Medlar Cheese- better than gummy bears, wouldn’t you say?

Mr. Day shows you how to “blet” the fruit and then how to make the paste for the molds. He also reprinted the receipt which comes from Theodore Garrett, 19th century editor of the Encyclopedia of Practical Cookery. Sounds like he was the Betty Crocker of his time.

“Put some Medlars into an earthernware jar, stand it in a saucepan with boiling water nearly to the top and keep it boiling gently over a slow fire. When the Medlars are quite soft, pass them through a fine hair sieve, and weigh the pulp, and for every pound allow one and a half breakfast cups of coarsely crushed loaf sugar and half a teaspoonful of allspice. Put all the ingredients together in the preserving pan, and stir them over the fire with a wooden spoon until thickly reduced, skimming occasionally. Turn the cheese into moulds, and keep them in a cold place. When ready to serve, turn the cheeses out of the moulds on to a dish.”
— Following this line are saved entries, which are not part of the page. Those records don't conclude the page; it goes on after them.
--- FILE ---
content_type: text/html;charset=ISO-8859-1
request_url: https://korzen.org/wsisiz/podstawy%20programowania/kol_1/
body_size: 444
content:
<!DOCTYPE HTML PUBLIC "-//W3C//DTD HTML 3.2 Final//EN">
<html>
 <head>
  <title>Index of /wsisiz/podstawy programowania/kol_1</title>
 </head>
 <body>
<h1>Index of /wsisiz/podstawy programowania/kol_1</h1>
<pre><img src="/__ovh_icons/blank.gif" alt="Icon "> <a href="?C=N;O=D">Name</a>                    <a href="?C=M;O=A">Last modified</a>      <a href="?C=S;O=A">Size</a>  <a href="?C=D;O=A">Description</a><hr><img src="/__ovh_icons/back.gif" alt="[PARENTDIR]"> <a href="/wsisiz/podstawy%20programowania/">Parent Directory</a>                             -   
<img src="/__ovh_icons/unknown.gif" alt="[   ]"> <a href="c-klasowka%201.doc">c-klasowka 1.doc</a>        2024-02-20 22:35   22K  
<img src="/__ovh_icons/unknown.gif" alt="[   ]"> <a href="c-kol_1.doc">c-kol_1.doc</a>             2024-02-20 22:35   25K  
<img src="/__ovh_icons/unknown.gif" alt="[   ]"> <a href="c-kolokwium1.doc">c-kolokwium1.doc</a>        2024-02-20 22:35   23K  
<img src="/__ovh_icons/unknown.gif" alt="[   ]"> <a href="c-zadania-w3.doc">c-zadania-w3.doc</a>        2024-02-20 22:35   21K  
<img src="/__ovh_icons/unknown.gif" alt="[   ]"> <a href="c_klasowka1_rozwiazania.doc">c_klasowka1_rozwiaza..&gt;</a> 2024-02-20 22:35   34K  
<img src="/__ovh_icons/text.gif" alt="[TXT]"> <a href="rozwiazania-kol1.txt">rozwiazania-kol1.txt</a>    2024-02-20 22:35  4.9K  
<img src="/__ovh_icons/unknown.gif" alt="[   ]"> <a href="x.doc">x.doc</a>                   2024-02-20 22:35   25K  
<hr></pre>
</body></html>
From Theodore Garrett The Encyclopaedia of Practical Cookery (London 188 )

The best part is that this is a descendant of medieval cookery and very popular in the Georgian period as well. Now I, myself,  don’t think I’m going to find any medlars but wonder if the wild persimmons we have around here might fit the bill. I think it may be better in the long run to get some lovely peaches and make some tasty , if ugly, fruit leather for my lunches very soon. Martha Stewart has a nice recipe and her directions are always exact. She said you can use any fruits, even if they are bruised and get tasty results.
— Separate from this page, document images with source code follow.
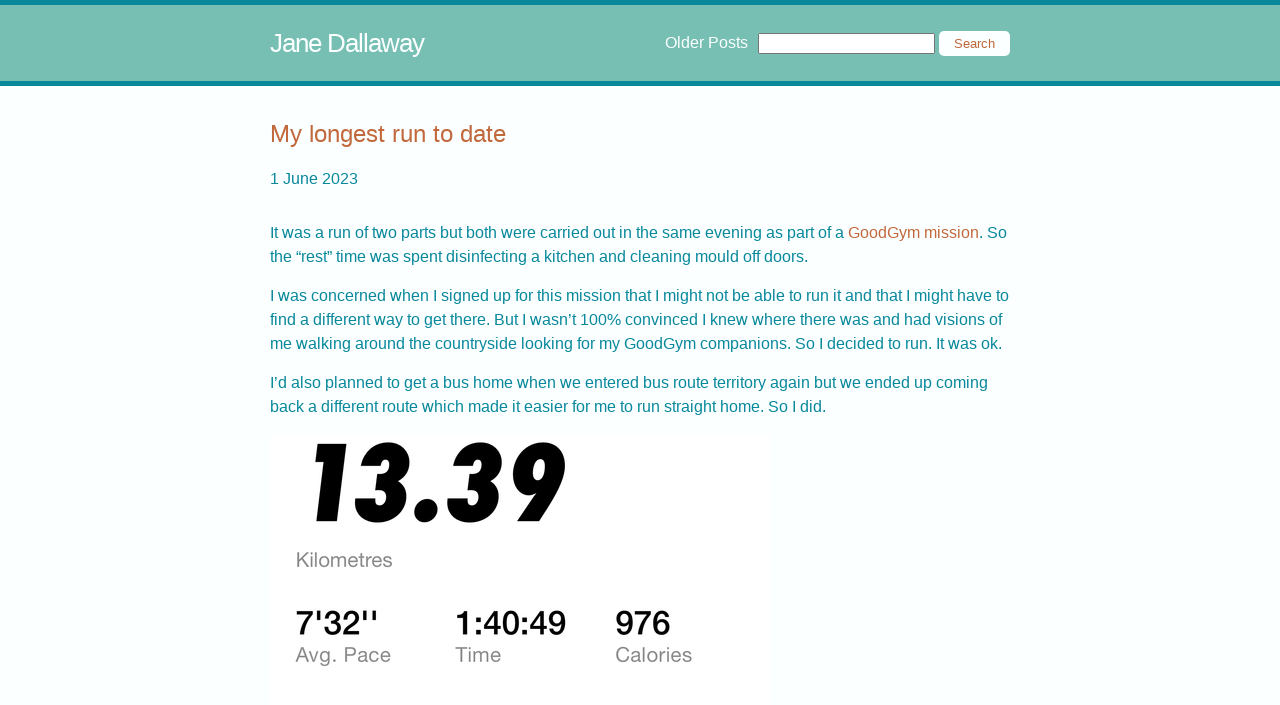

--- FILE ---
content_type: text/html
request_url: http://jane.dallaway.com/my-longest-run-to-date/
body_size: 6506
content:
<!DOCTYPE html>
<html lang="en-GB">
<head>
    <meta charset="utf-8">
    <meta name="viewport" content="width=device-width initial-scale=1" />
    <meta http-equiv="X-UA-Compatible" content="IE=edge">
    <title>My longest run to date
</title>
    <meta name="description" content="My longest run to date
">
    <link href="/css/main.css?" rel="stylesheet">
    <link rel="canonical" href="http://jane.dallaway.com/my-longest-run-to-date">
    <!-- Global site tag (gtag.js) - Google Analytics -->
<script async src="https://www.googletagmanager.com/gtag/js?id=UA-3204081-3"></script>
<script>
  window.dataLayer = window.dataLayer || [];
  function gtag(){dataLayer.push(arguments);}
  gtag('js', new Date());

  gtag('config', 'UA-3204081-3');
</script>
    <link rel="shortcut icon" href="/me300x300.jpg" sizes="300x300" type="image/jpeg" />
    <link rel="icon" href="/me96x96.jpg" sizes="96x96" type="image/jpeg" />
</head>

  <body>
      <header class="site-header" aria-label="site header">
    <div class="wrapper" aria-label="wrapper for content">
        <a class="site-title" href="/">Jane Dallaway</a>
        <nav class="site-nav" aria-label="site navigation">
             
            <a class="page-link" href="/archive/">Older Posts</a>        
            <form style="float: right" action="https://www.google.com/search">
                <input name="q" length=20>
                <input type="hidden" name="as_sitesearch" value="http://jane.dallaway.com">
                <input type="submit" value="Search">
            </form>
        </nav>
    </div>
</header>
      <div class="page-content" aria-label="page content">
          <div class="wrapper" aria-label="wrapper for content">
              <div class="post" aria-label="post">

  <header class="post-header" aria-label="post header">
    <h1 class="post-title">My longest run to date
</h1>
    <p class="post-meta">1 June 2023</p>
  </header>

  <article class="post-content">
    <p>It was a run of two parts but both were carried out in the same evening as part of a <a href="https://www.goodgym.org/reports/wilding-in-the-wind">GoodGym mission</a>. So the “rest” time was spent disinfecting a kitchen and cleaning mould off doors.</p>

<p>I was concerned when I signed up for this mission that I might not be able to run it and that I might have to find a different way to get there. But I wasn’t 100% convinced I knew where there was and had visions of me walking around the countryside looking for my GoodGym companions. So I decided to run. It was ok.</p>

<p>I’d also planned to get a bus home when we entered bus route territory again but we ended up coming back a different route which made it easier for me to run straight home. So I did.</p>

<p><a href="http://jane.dallaway.com/media/2023/2023-06-01-my-longest-run-to-date-0.jpg"><img src="http://jane.dallaway.com/media/2023/2023-06-01-my-longest-run-to-date-0-thumb.jpg" width="500" height="953" /></a></p>


  </article>

  
<!-- Add Disqus comments. -->
<div id="disqus_thread" aria-label="powered by disqus"></div>
<script type="text/javascript">
	var disqus_shortname = "janedallaway";

  // Telegr.am URLs do not end in a /, but Jekyll ones do.
  // This difference means Disqus would not show comments on a post (they're different pages).
  // We fix this by telling Disqus what the URL is, and we say it is without the trailing /
  // https://help.disqus.com/customer/portal/articles/472098-javascript-configuration-variables
  var removeTrailingSlash = function(url) {
    var last_char_index = url.length - 1;
    var last_char = url.charAt(last_char_index);
    return last_char == '/' ? url.substring(0, last_char_index) : url;
  };

  // Location.hash may be to a specific comment. We ignore this too:
  var removeHash = function(url) {
    var hash_index = url.indexOf("#");
    return hash_index == -1 ? url : url.substring(0, hash_index);
  };

  var disqus_url = removeTrailingSlash(removeHash(window.location.href));

  // For local testing we adjust the hostname too:
  disqus_url = disqus_url.replace("http://127.0.0.1:4000", "http://jane.dallaway.com");

	(function() {
    var dsq = document.createElement('script'); dsq.type = 'text/javascript'; dsq.async = true;
    dsq.src = '//' + disqus_shortname + '.disqus.com/embed.js';
    (document.getElementsByTagName('head')[0] || document.getElementsByTagName('body')[0]).appendChild(dsq);
  })();
</script>
<noscript aria-hidden="true">Please enable JavaScript to view the <a href="http://disqus.com/?ref_noscript">comments powered by Disqus.</a></noscript>
<a href="http://disqus.com" class="dsq-brlink">comments powered by <span class="logo-disqus">Disqus</span></a>

</div>

          </div>
      </div>
      <footer class="site-footer">
	<div class="wrapper">
		<div class="footer-col-wrapper">
			<div class="footer-col footer-col-1">
				<ul class="social-media-list">
					<li>Email: 
						<span class="username">jane@dallaway.com
						</a>
					</li>          
	 	            
					<li>
			  			Instagram: 
						<a href="https://instagram.com/janed" aria-label="instagram username">
							<span class="username">janed</span>
						</a>
					</li>
          
					<li>
        				Mastodon: 
						<a rel="me" href="https://mastodon.green/@JaneDallaway">JaneDallaway</a>
					</li>
					<li>
						Goodreads: 
						<a href="https://www.goodreads.com/janedallaway" aria-label="goodreads username">
							<span class="username">janedallaway</span>
						</a>
					</li>			
					<li>GoodGym: 
						<a href="https://www.goodgym.org/v3/profile/jane-dallaway">
							<span class="username">Jane Dallaway</span>
						</a>
					</li>		
		  
					<li>
              			Github: 
						<a href="https://github.com/janedallaway" aria-label="github username">
							<span class="username">janedallaway</span>
						</a>
					</li>
		
					<li>Linked In: 
						<a href="https://www.linkedin.com/in/janedallaway/">Jane Dallaway</a>
					</li>
					<li>
						StackOverflow: 
						<a href="https://stackoverflow.com/users/160307/jane/" aria-label="stackoverflow username">
							<span class="username">Jane</span>
						</a>
					</li>
				</ul>
			</div>
			<div class="footer-col footer-col-3">
				<p>
					<span class="username">Jane Dallaway</span>: 
					<span class="text">A collection of photos, reflections on walking and running, book reviews, and the little things that catch my attention.</span>
				</p>
			</div>
		</div>
	</div>
</footer>

  </body>
</html>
CRANBERRY/APPLE (or any other fruit)

Martha Stewart Living, September 2007

  • Yield Makes two 13-by-9-inch sheets

Ingredients

  • Vegetable-oil cooking spray
  • 3 pounds (5 to 6 medium) baking apples, such as Gala or Macoun, peeled, cored, and chopped (8 cups)
  • 1 cup fresh or thawed frozen cranberries
  • 1/3 cup pasteurized apple juice or cider  (I’m doing peaches so I’m using peach nectar)
  • 1 tablespoon plus 1 teaspoon fresh lemon juice
  • 3 tablespoons honey
  • 3 tablespoons sugar

Directions

  1. Preheat oven to 200 degrees. Generously coat two 13-by-9-inch rimmed baking sheets with cooking spray, and line with a Silpat baking mat if desired.
  2. Working in batches, puree apples, cranberries, apple juice or cider, lemon juice, honey, and sugar in a blender. Pour into a bowl to combine.
  3. Divide puree between prepared pans. Let stand 1 minute, then drain excess liquid. Smooth with an offset spatula. (The puree should be almost 1/4 inch thick.) Bake, with oven door open slightly, until dry to the touch (but not browned), about 6 hours. Close oven door, turn off oven, and let dry overnight in the oven. (Fruit leather should be stiff, but still pliable.)
  4. Remove fruit leather from pans. Trim uneven edges, cut into desired size, and roll up if desired. Fruit leather can be wrapped in plastic and refrigerated in an airtight container for up to 1 month.